Canaliculitis is one part of a larger group of tear-drainage problems. For the related infection of the tear sac and for canalicular-laceration repair, see Tear-Sac Infections & Lacrimal Trauma; for blocked tear ducts and DCR surgery, see Blocked Tear Duct & DCR; and for the broader picture of periocular infection, see the Infections overview.

Frequently Asked Questions

What is canaliculitis?
Canaliculitis is a chronic infection of the canaliculus, the small channel that drains tears from the punctum (the opening at the inner corner of the eyelid) toward the tear sac. It is usually caused by Actinomyces bacteria, which form firm concretions inside the channel.
Why is canaliculitis so often misdiagnosed?
Because it produces a red, watery, discharging eye on one side, canaliculitis is frequently mistaken for ordinary or recurrent conjunctivitis and treated with antibiotic drops for months.

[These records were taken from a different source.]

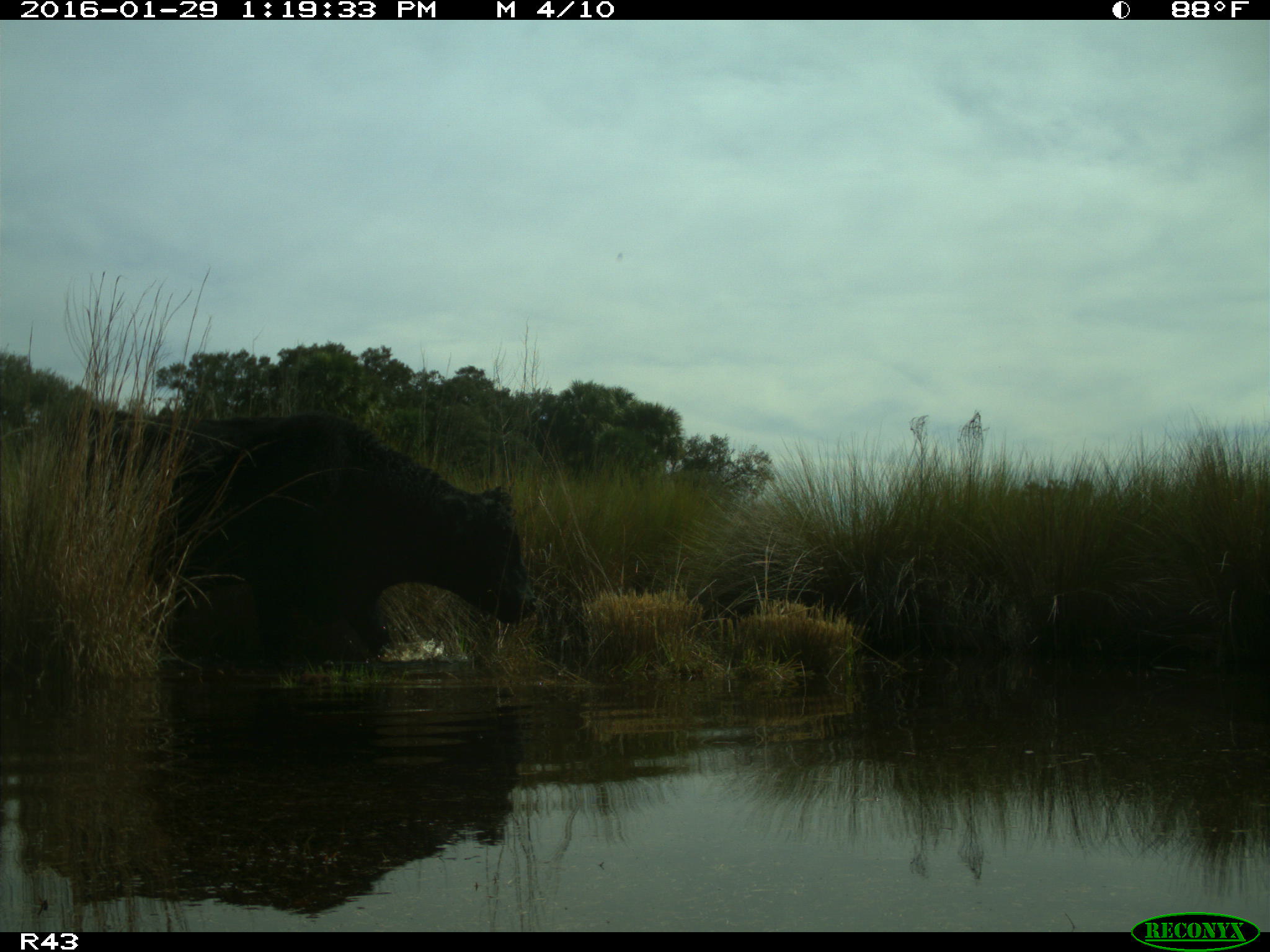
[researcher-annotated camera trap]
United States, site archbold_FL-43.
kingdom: Animalia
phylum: Chordata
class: Mammalia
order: Artiodactyla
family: Bovidae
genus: Bos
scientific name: Bos taurus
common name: domestic cow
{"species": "Bos taurus (domestic cow)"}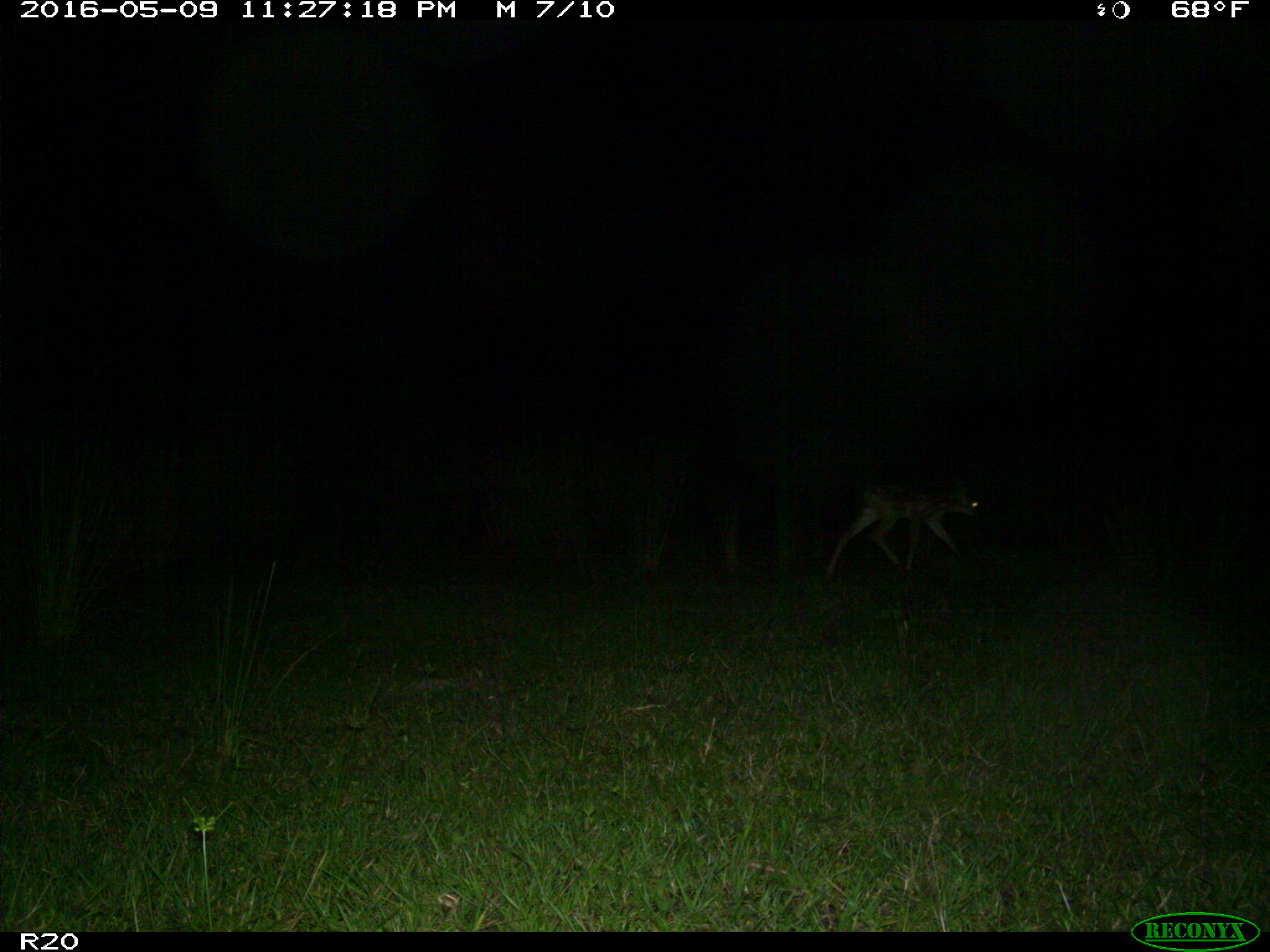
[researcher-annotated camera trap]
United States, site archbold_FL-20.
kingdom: Animalia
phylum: Chordata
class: Mammalia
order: Artiodactyla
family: Cervidae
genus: Odocoileus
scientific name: Odocoileus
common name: deer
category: unidentified deer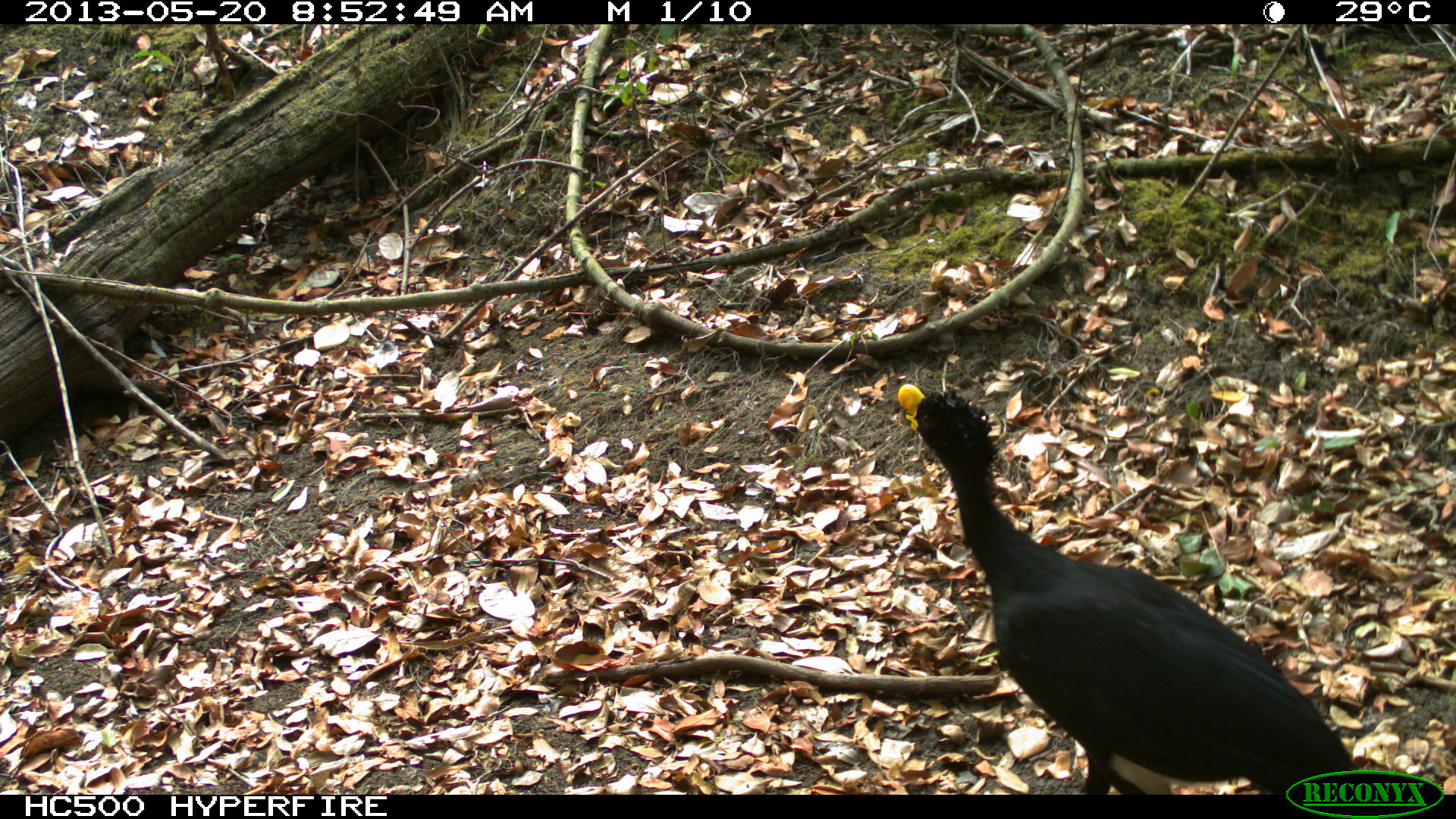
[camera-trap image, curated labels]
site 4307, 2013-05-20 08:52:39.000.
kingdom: Animalia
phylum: Chordata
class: Aves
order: Galliformes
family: Cracidae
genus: Crax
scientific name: Crax rubra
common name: great curassow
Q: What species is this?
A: Crax rubra (great curassow).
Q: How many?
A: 1.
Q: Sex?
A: Male.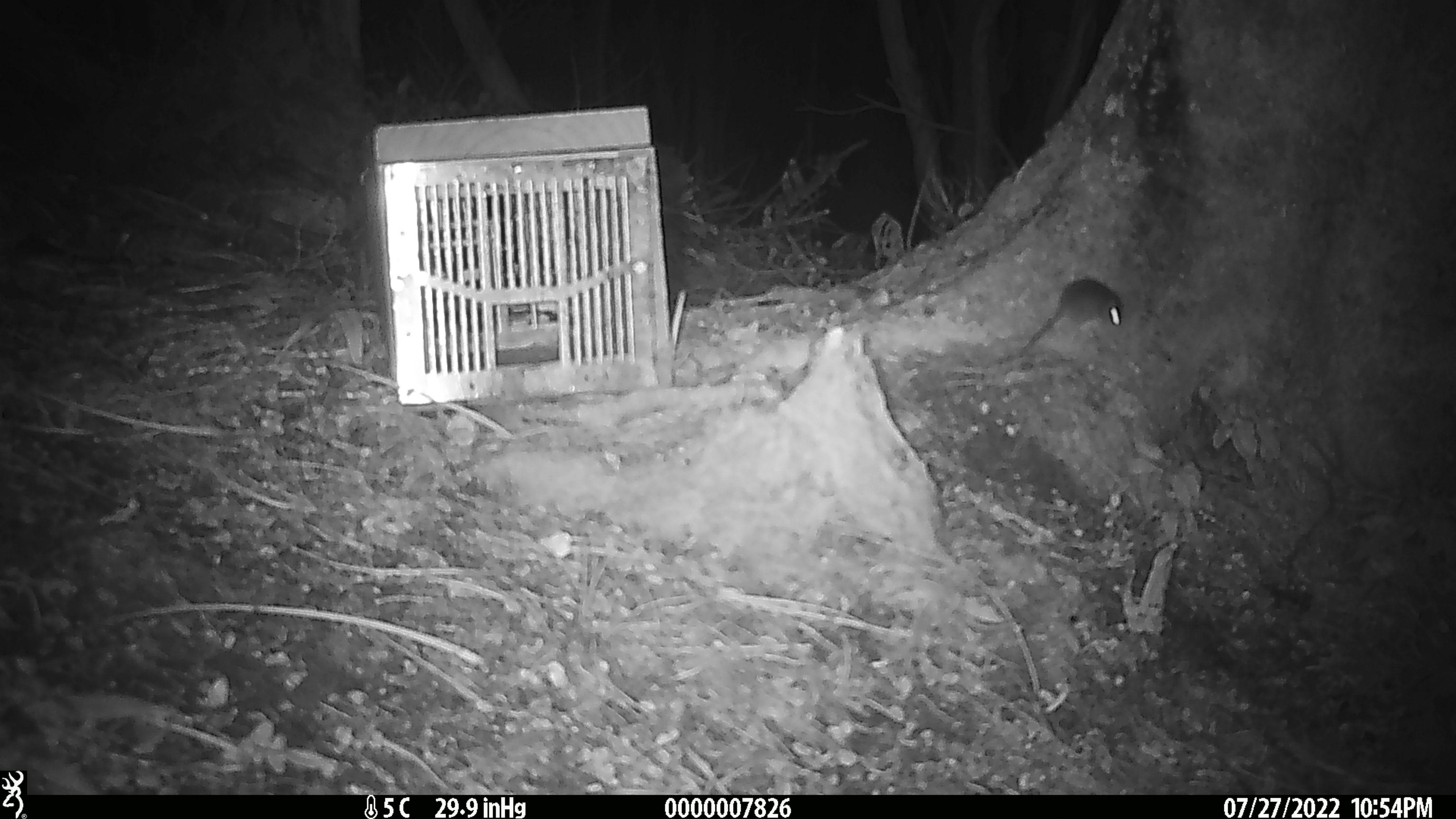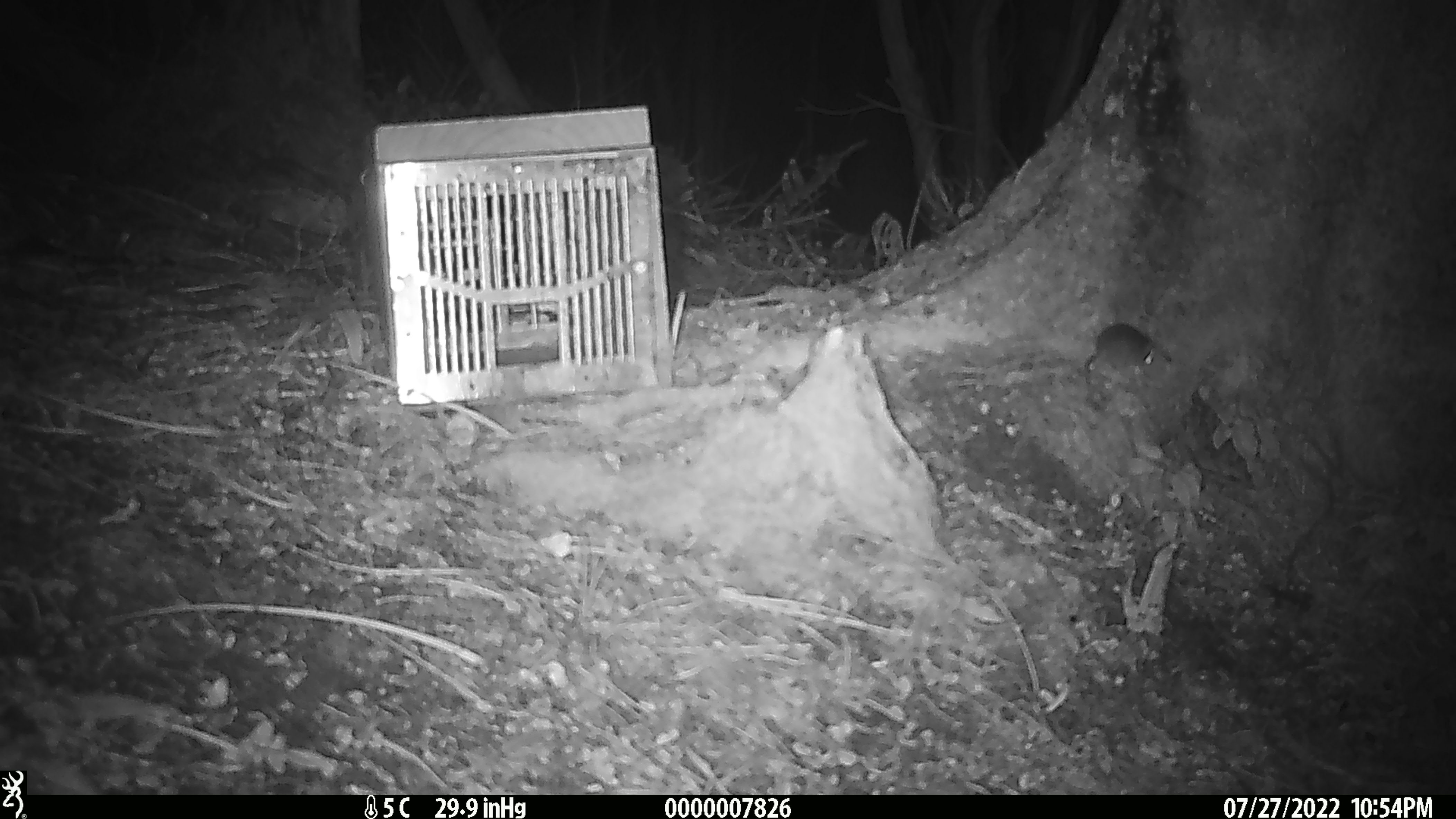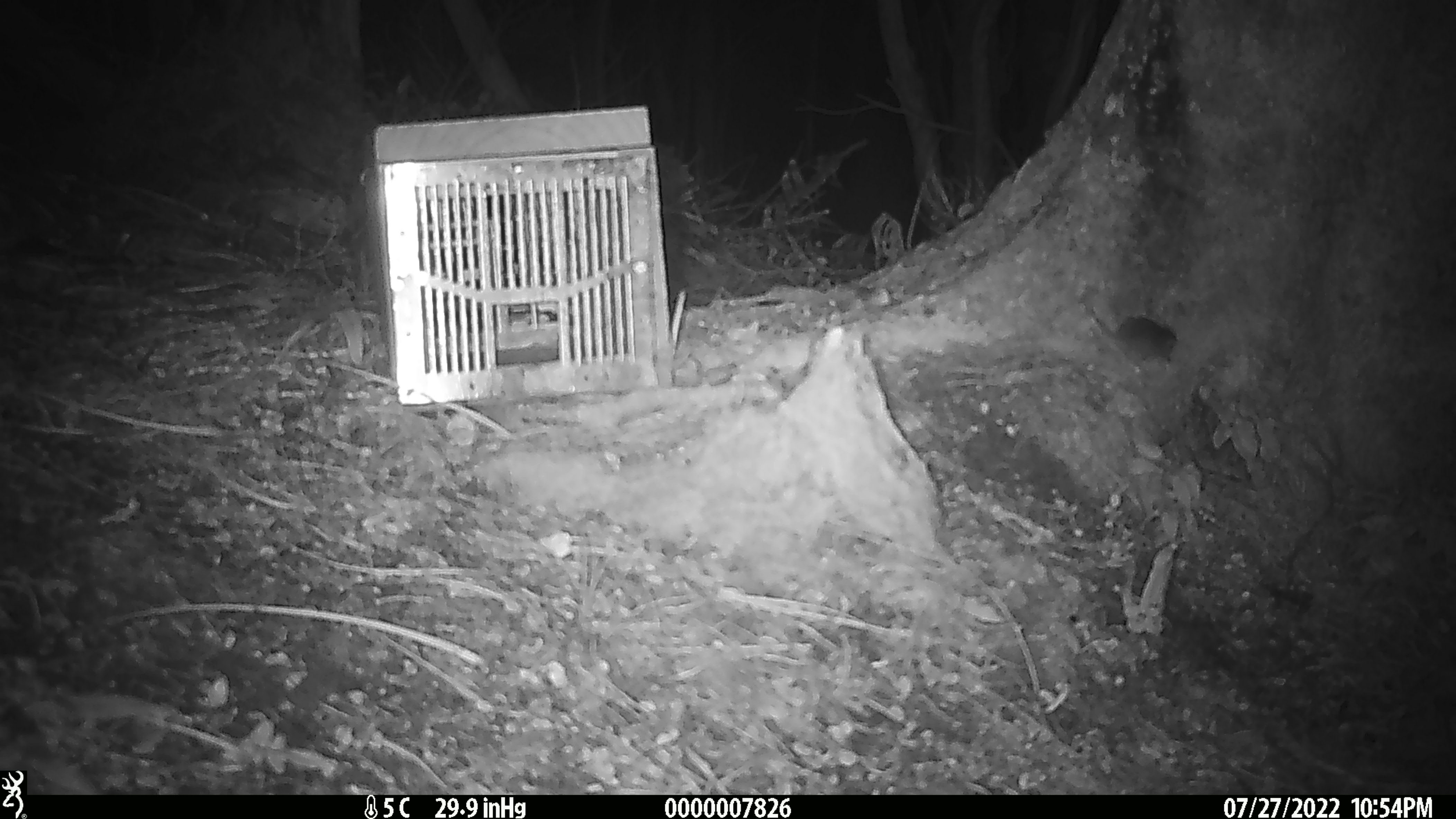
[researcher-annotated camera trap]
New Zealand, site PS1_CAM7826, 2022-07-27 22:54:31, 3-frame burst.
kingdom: Animalia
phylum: Chordata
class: Mammalia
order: Rodentia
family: Muridae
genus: Mus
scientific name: Mus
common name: mouse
Mouse (Mus).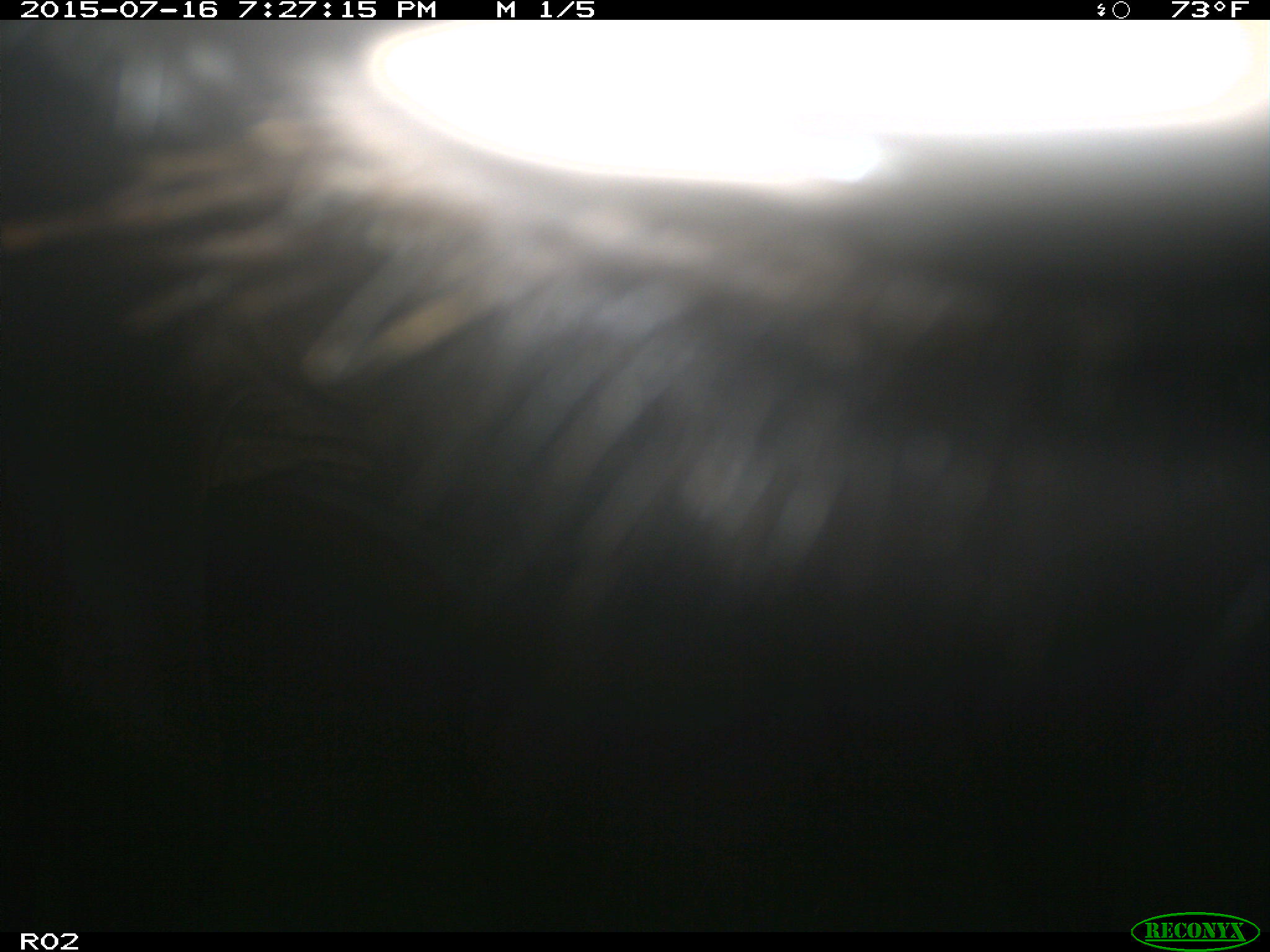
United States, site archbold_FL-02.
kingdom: Animalia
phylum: Chordata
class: Mammalia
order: Artiodactyla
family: Bovidae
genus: Bos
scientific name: Bos taurus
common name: domestic cow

The clue is a red, swollen, “pouting” punctum and material that can be expressed from the canaliculus — findings that point to canaliculitis rather than simple pink eye.
How is canaliculitis treated?
The concretions that drive the infection must be physically removed. Antibiotic drops alone usually fail. The most effective treatment is a canaliculotomy — a small incision on the inner surface of the eyelid to open the canaliculus — followed by curettage to clear all the concretions and antibiotic irrigation.
Will canaliculitis come back after treatment?
Recurrence is uncommon once all of the concretions are thoroughly removed. Canaliculotomy with curettage has the lowest recurrence rate. The main long-term consideration is avoiding scarring of the canaliculus, which careful surgical technique minimizes.